Violence

Fusillade dans un lycée, la France s’interroge

Un adolescent de 17 ans prêt à une tuerie de masse dans un lycée de Grasse. Le pire a heureusement été évité

Après les attentats terroristes, une fusillade dans un lycée qui aurait pu beaucoup plus mal tourner… Sur le point d’en finir avec l’état d’urgence en vigueur depuis le tragique 13 novembre 2015, la France a failli être endeuillée, jeudi, par une tuerie scolaire copier-coller des équipées meurtrières qui ont défrayé la chronique aux Etats-Unis.

Les faits se sont déroulés dans le sud du pays, à Grasse (Alpes-Maritimes), dans l’enceinte du Lycée Alexis de Tocqueville. Il est un peu plus de midi lorsque Killian, élève de cet établissement dont la famille est localement connue, fait usage du fusil à pompe qu’il a dissimulé dans ses affaires, avec deux armes de poing et une grenade à plâtre. Le déroulement de la séquence, à l’issue de laquelle une dizaine de personnes ont été hospitalisées – il y aurait huit blessés légers – reste flou à l’heure d’écrire ces lignes. Le proviseur du lycée, salué par le maire de la ville et par la ministre de l’Education aussitôt dépêchée sur place, se serait interposé, évitant un engrenage fatal. Le jeune homme a été interpellé sans résister et placé en garde à vue. Ses motifs seraient liés à des querelles internes scolaires.

Pour la France en prise avec une menace terroriste au plus haut depuis les attentats de janvier 2015, cette scène survenue dans une école renvoie à des épisodes sombres qu’ont connus d’autres pays, en particulier la tuerie de Columbine en avril 1999 aux Etats-Unis, dont le présumé tireur avait souvent visionné les images. Un autre massacre de jeunes resté dans les mémoires sur le continent européen est celui survenu sur l’île d’Utoya, dans la baie d’Oslo en Norvège, en juillet 2011. Les deux meurtriers de Columbine, Eric Harris et Dylan Klebold, s’étaient suicidés après avoir tué 13 personnes. Le tueur d’Utoya, aujourd’hui en prison, le néonazi Anders Breivik, avait tué 69 personnes.
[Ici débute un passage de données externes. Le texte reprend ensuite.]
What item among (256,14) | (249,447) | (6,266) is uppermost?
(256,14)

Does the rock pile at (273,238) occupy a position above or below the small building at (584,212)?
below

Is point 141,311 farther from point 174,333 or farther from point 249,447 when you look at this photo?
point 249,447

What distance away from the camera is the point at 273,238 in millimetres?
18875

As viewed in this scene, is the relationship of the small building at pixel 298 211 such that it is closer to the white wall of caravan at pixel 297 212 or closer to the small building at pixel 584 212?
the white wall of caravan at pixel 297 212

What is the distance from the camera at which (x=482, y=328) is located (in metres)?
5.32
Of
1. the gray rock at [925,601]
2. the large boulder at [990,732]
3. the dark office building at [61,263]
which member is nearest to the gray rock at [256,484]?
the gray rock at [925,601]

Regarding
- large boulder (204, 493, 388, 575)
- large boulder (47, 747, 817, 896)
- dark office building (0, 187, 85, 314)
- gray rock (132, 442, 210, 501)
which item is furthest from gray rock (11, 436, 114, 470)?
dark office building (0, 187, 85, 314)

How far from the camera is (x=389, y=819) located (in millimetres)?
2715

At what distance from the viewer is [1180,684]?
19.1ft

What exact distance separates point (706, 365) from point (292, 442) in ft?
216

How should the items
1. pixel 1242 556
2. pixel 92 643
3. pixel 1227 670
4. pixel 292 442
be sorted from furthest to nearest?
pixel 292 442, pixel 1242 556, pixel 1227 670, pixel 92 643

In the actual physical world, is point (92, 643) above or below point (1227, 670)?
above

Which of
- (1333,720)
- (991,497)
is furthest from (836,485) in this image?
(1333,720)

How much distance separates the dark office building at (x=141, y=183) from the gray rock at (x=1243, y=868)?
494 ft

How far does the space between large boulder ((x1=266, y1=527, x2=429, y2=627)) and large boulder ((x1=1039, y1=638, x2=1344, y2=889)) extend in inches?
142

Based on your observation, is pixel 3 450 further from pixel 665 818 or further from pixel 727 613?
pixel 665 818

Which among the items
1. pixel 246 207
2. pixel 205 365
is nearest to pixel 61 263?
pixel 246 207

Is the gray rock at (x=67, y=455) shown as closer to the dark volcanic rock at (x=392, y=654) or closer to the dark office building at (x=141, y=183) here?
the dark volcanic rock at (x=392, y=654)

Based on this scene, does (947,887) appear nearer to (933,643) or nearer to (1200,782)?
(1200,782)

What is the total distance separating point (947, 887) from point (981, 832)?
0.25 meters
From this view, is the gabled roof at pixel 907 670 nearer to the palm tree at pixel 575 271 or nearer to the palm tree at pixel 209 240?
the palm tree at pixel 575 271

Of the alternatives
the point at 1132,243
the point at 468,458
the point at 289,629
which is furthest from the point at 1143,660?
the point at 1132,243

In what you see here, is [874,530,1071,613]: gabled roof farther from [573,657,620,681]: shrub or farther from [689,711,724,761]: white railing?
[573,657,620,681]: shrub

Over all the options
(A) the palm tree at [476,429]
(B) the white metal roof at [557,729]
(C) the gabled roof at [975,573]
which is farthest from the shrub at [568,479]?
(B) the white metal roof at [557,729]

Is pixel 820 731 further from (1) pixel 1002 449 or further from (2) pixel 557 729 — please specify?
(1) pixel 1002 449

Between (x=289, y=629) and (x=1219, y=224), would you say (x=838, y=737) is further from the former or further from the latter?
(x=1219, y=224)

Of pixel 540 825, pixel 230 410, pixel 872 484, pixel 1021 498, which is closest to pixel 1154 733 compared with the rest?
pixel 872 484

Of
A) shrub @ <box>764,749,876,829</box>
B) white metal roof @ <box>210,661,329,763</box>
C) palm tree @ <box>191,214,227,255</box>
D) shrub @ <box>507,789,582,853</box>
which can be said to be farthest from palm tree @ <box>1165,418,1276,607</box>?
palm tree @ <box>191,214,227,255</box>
Le jeune suspect de Grasse visionnait souvent des vidéos de tueries selon le procureur de la République.

L’une des questions que les policiers français devront résoudre sera celle des armes dont l’adolescent interpellé disposait. Provenait-elle de son domicile? Ses parents – la presse affirmait hier que sont père serait un ancien militant du Front national, aujourd’hui rallié à la majorité municipale pro-Fillon – étaient-ils au courant qu’il détenait ce fusil à pompe? L’achat d’armes à feu est strictement réglementé en France, mais les armes de chasse et les armes à air comprimé continuent de circuler assez librement. L’autre possibilité serait celle d’un approvisionnement clandestin, lié au banditisme. La fragilité psychologique du suspect, obsédé par le morbide et en lien avec la mouvance identitaire, semble confirmée.

Cette scène de violence qui aurait pu virer au carnage dans un lycée intervient en pleine campagne présidentielle marquée par les débats sur la sécurité, attisés surtout par l’extrême droite. Elle survient aussi au moment où le débat sur la levée de l’état d’urgence – qui donne aux policiers des moyens d’interpellation et d’enquête étendus – commençait à refaire surface. Le ministre de la Justice avait affirmé en début de semaine que celui-ci pouvait être levé, ce qu’a corrigé François Hollande. Le président français a finalement confirmé jeudi que ces dispositions sécuritaires d’exception seront maintenues jusqu’à leur seuil légal, à la mi-juillet. Le nouveau chef de l’Etat élu le 7 mai héritera donc d’un pays où ces mesures seront toujours en vigueur.

Simultanément, le spectre d’une attaque terroriste avait été réveillé jeudi matin par l’envoi d’un colis piégé au bureau parisien du Fonds monétaire international (FMI). Une personne a été blessée. Une adresse en Grèce figurait sur l’envoi, ce qui pourrait relier cette explosion, qualifiée d’attentat par le président français, aux anarchistes helléniques de plus en plus violents ces derniers mois. La veille, un paquet similaire avait été adressé aux bureaux berlinois du FMI, sans exploser. Il a été revendiqué jeudi par la cellule anarchiste grecque «Conspiration des cellules de feu».